Incapable de rester immobile plus longtemps, Geary se leva et entreprit de faire les cent pas devant le sénateur. « Si le gouvernement persiste à prendre des décisions susceptibles de détruire l’Alliance, que puis-je y faire, par l’enfer ?

— Je ne sais pas. Rien peut-être. Toute réaction de votre part risquerait de précipiter cette guerre civile que vous venez d’évoquer.

— Alors à quoi bon chercher à m’épauler en venant me rapporter ce que le gouvernement a entrepris et pourquoi ? »

Sakaï poussa un profond soupir. « Parce que votre arme la plus puissante, amiral – cette foi que les gens ont en vous –, pourrait bien vous permettre de sauver une Alliance que je crois pour ma part vouée à sa perte. Pourrait, ai-je dit. C’est déjà ça. Pas grand-chose sans doute, mais mieux que de désespérer en assistant passivement à la si brillante, si subtile mise à mort, par des tiers, de tout ce que nous chérissons et à quoi eux aussi croient tenir.

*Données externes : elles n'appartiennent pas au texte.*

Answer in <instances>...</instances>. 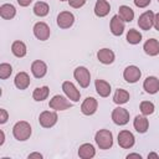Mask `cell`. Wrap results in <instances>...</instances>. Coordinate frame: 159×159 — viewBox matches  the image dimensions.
<instances>
[{
	"label": "cell",
	"mask_w": 159,
	"mask_h": 159,
	"mask_svg": "<svg viewBox=\"0 0 159 159\" xmlns=\"http://www.w3.org/2000/svg\"><path fill=\"white\" fill-rule=\"evenodd\" d=\"M0 135H1V140H0V145H2V144H4V140H5V134H4V132H2V130L0 132Z\"/></svg>",
	"instance_id": "obj_40"
},
{
	"label": "cell",
	"mask_w": 159,
	"mask_h": 159,
	"mask_svg": "<svg viewBox=\"0 0 159 159\" xmlns=\"http://www.w3.org/2000/svg\"><path fill=\"white\" fill-rule=\"evenodd\" d=\"M97 58L103 65H111L114 61V52L109 48H102L97 52Z\"/></svg>",
	"instance_id": "obj_18"
},
{
	"label": "cell",
	"mask_w": 159,
	"mask_h": 159,
	"mask_svg": "<svg viewBox=\"0 0 159 159\" xmlns=\"http://www.w3.org/2000/svg\"><path fill=\"white\" fill-rule=\"evenodd\" d=\"M152 157L158 158V154H155V153H149V154H148V158H152Z\"/></svg>",
	"instance_id": "obj_41"
},
{
	"label": "cell",
	"mask_w": 159,
	"mask_h": 159,
	"mask_svg": "<svg viewBox=\"0 0 159 159\" xmlns=\"http://www.w3.org/2000/svg\"><path fill=\"white\" fill-rule=\"evenodd\" d=\"M119 17L123 20V21H125V22H130L133 19H134V11L129 7V6H127V5H122V6H119Z\"/></svg>",
	"instance_id": "obj_25"
},
{
	"label": "cell",
	"mask_w": 159,
	"mask_h": 159,
	"mask_svg": "<svg viewBox=\"0 0 159 159\" xmlns=\"http://www.w3.org/2000/svg\"><path fill=\"white\" fill-rule=\"evenodd\" d=\"M73 22H75V16L70 11H62L57 16V25L61 29H68L73 25Z\"/></svg>",
	"instance_id": "obj_10"
},
{
	"label": "cell",
	"mask_w": 159,
	"mask_h": 159,
	"mask_svg": "<svg viewBox=\"0 0 159 159\" xmlns=\"http://www.w3.org/2000/svg\"><path fill=\"white\" fill-rule=\"evenodd\" d=\"M73 76H75V80L80 83L81 87L86 88L89 86V82H91V75H89V71L83 67V66H80L77 67L75 71H73Z\"/></svg>",
	"instance_id": "obj_3"
},
{
	"label": "cell",
	"mask_w": 159,
	"mask_h": 159,
	"mask_svg": "<svg viewBox=\"0 0 159 159\" xmlns=\"http://www.w3.org/2000/svg\"><path fill=\"white\" fill-rule=\"evenodd\" d=\"M31 72H32L34 77H36V78H42V77L46 75V72H47V66H46V63H45L43 61L36 60V61H34L32 65H31Z\"/></svg>",
	"instance_id": "obj_15"
},
{
	"label": "cell",
	"mask_w": 159,
	"mask_h": 159,
	"mask_svg": "<svg viewBox=\"0 0 159 159\" xmlns=\"http://www.w3.org/2000/svg\"><path fill=\"white\" fill-rule=\"evenodd\" d=\"M153 25H154V14H153V11L148 10V11L143 12V14L139 16V19H138V26H139L142 30L148 31V30L152 29Z\"/></svg>",
	"instance_id": "obj_7"
},
{
	"label": "cell",
	"mask_w": 159,
	"mask_h": 159,
	"mask_svg": "<svg viewBox=\"0 0 159 159\" xmlns=\"http://www.w3.org/2000/svg\"><path fill=\"white\" fill-rule=\"evenodd\" d=\"M111 31L114 36H120L124 31V21L119 17V15H114L111 20Z\"/></svg>",
	"instance_id": "obj_16"
},
{
	"label": "cell",
	"mask_w": 159,
	"mask_h": 159,
	"mask_svg": "<svg viewBox=\"0 0 159 159\" xmlns=\"http://www.w3.org/2000/svg\"><path fill=\"white\" fill-rule=\"evenodd\" d=\"M50 108L55 109V111H65V109H68L72 107V103L68 102L63 96H60V94H56L52 97V99H50V103H48Z\"/></svg>",
	"instance_id": "obj_4"
},
{
	"label": "cell",
	"mask_w": 159,
	"mask_h": 159,
	"mask_svg": "<svg viewBox=\"0 0 159 159\" xmlns=\"http://www.w3.org/2000/svg\"><path fill=\"white\" fill-rule=\"evenodd\" d=\"M17 2H19V5L20 6H29L31 2H32V0H17Z\"/></svg>",
	"instance_id": "obj_37"
},
{
	"label": "cell",
	"mask_w": 159,
	"mask_h": 159,
	"mask_svg": "<svg viewBox=\"0 0 159 159\" xmlns=\"http://www.w3.org/2000/svg\"><path fill=\"white\" fill-rule=\"evenodd\" d=\"M153 26L155 27V30L159 31V12L154 15V25H153Z\"/></svg>",
	"instance_id": "obj_36"
},
{
	"label": "cell",
	"mask_w": 159,
	"mask_h": 159,
	"mask_svg": "<svg viewBox=\"0 0 159 159\" xmlns=\"http://www.w3.org/2000/svg\"><path fill=\"white\" fill-rule=\"evenodd\" d=\"M128 99H129V93L122 88H118L113 96V102L117 104H124L128 102Z\"/></svg>",
	"instance_id": "obj_28"
},
{
	"label": "cell",
	"mask_w": 159,
	"mask_h": 159,
	"mask_svg": "<svg viewBox=\"0 0 159 159\" xmlns=\"http://www.w3.org/2000/svg\"><path fill=\"white\" fill-rule=\"evenodd\" d=\"M68 4L75 9H80L86 4V0H68Z\"/></svg>",
	"instance_id": "obj_33"
},
{
	"label": "cell",
	"mask_w": 159,
	"mask_h": 159,
	"mask_svg": "<svg viewBox=\"0 0 159 159\" xmlns=\"http://www.w3.org/2000/svg\"><path fill=\"white\" fill-rule=\"evenodd\" d=\"M34 35L41 40V41H46L50 37V27L45 22H36L34 26Z\"/></svg>",
	"instance_id": "obj_11"
},
{
	"label": "cell",
	"mask_w": 159,
	"mask_h": 159,
	"mask_svg": "<svg viewBox=\"0 0 159 159\" xmlns=\"http://www.w3.org/2000/svg\"><path fill=\"white\" fill-rule=\"evenodd\" d=\"M112 119L118 125H124L129 122V112L125 108L117 107L112 112Z\"/></svg>",
	"instance_id": "obj_6"
},
{
	"label": "cell",
	"mask_w": 159,
	"mask_h": 159,
	"mask_svg": "<svg viewBox=\"0 0 159 159\" xmlns=\"http://www.w3.org/2000/svg\"><path fill=\"white\" fill-rule=\"evenodd\" d=\"M57 114L56 112H51V111H43L42 113H40L39 116V122L43 128H51L56 124L57 122Z\"/></svg>",
	"instance_id": "obj_5"
},
{
	"label": "cell",
	"mask_w": 159,
	"mask_h": 159,
	"mask_svg": "<svg viewBox=\"0 0 159 159\" xmlns=\"http://www.w3.org/2000/svg\"><path fill=\"white\" fill-rule=\"evenodd\" d=\"M48 93H50V88L47 86H43V87H37L34 89V93H32V97L35 101L37 102H41L43 99H46L48 97Z\"/></svg>",
	"instance_id": "obj_26"
},
{
	"label": "cell",
	"mask_w": 159,
	"mask_h": 159,
	"mask_svg": "<svg viewBox=\"0 0 159 159\" xmlns=\"http://www.w3.org/2000/svg\"><path fill=\"white\" fill-rule=\"evenodd\" d=\"M142 76L140 70L137 66H128L123 72V77L128 83H135Z\"/></svg>",
	"instance_id": "obj_12"
},
{
	"label": "cell",
	"mask_w": 159,
	"mask_h": 159,
	"mask_svg": "<svg viewBox=\"0 0 159 159\" xmlns=\"http://www.w3.org/2000/svg\"><path fill=\"white\" fill-rule=\"evenodd\" d=\"M15 86L19 88V89H26L29 86H30V77L26 72H19L16 76H15Z\"/></svg>",
	"instance_id": "obj_21"
},
{
	"label": "cell",
	"mask_w": 159,
	"mask_h": 159,
	"mask_svg": "<svg viewBox=\"0 0 159 159\" xmlns=\"http://www.w3.org/2000/svg\"><path fill=\"white\" fill-rule=\"evenodd\" d=\"M127 41L132 45H137L142 41V34L139 31L134 30V29H130L127 34Z\"/></svg>",
	"instance_id": "obj_30"
},
{
	"label": "cell",
	"mask_w": 159,
	"mask_h": 159,
	"mask_svg": "<svg viewBox=\"0 0 159 159\" xmlns=\"http://www.w3.org/2000/svg\"><path fill=\"white\" fill-rule=\"evenodd\" d=\"M48 10H50L48 5L46 2H43V1H37L35 4V6H34V14L36 16H40V17L46 16L48 14Z\"/></svg>",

— Qui commandera cette nouvelle flotte ?

— L’amiral Block. »

La réponse était venue spontanément, sans hésitation ni détour. Pourquoi ? « Quand bien même le Grand Conseil saurait qu’en cas de victoire lors de son attaque sur Prime, le système stellaire principal des Syndics, il comptait renverser le pouvoir par un coup d’État militaire ?

— Exactement. » Le regard de Sakaï se perdit de nouveau dans le lointain, comme s’il voyait quelque chose qui restait invisible à Geary. « Je me demande pourquoi je persévère. Puis je pense à mes enfants et aux enfants de mes enfants. À ce qu’ils deviendraient si l’Alliance se désagrégeait. Je songe à mes ancêtres, à ce que je leur dirai le jour où il me faudra les affronter et leur expliquer ce que j’ai fait de ce que m’a offert la vie. Au jugement qu’ils porteront sur moi et mes actes. » Il haussa les épaules. « Je tiens à les regarder en face et à leur dire que je n’ai jamais baissé les bras. Peut-être mes efforts sont-ils voués à l’échec, mais pas parce que j’aurai renoncé.

— Vous ne croyez pas vous-même que c’est désespéré », avança Geary.

Le sénateur Sakaï se leva pour partir. Son visage était de nouveau indéchiffrable. « Disons plutôt que je crains de me l’avouer, amiral. »

Après son départ, Geary se surprit à reporter le regard sur le lien, qu’il avait ouvert un peu plus tôt, relatif à l’entrée dans le Système solaire. Suis-je vraiment un anachronisme ? Très bien. Les traditions maintiennent notre cohésion mais beaucoup sont tombées en désuétude sous la pression de la guerre. Peut-être serait-il temps que l’amiral anachronique que je suis réintroduise quelques autres anachronismes.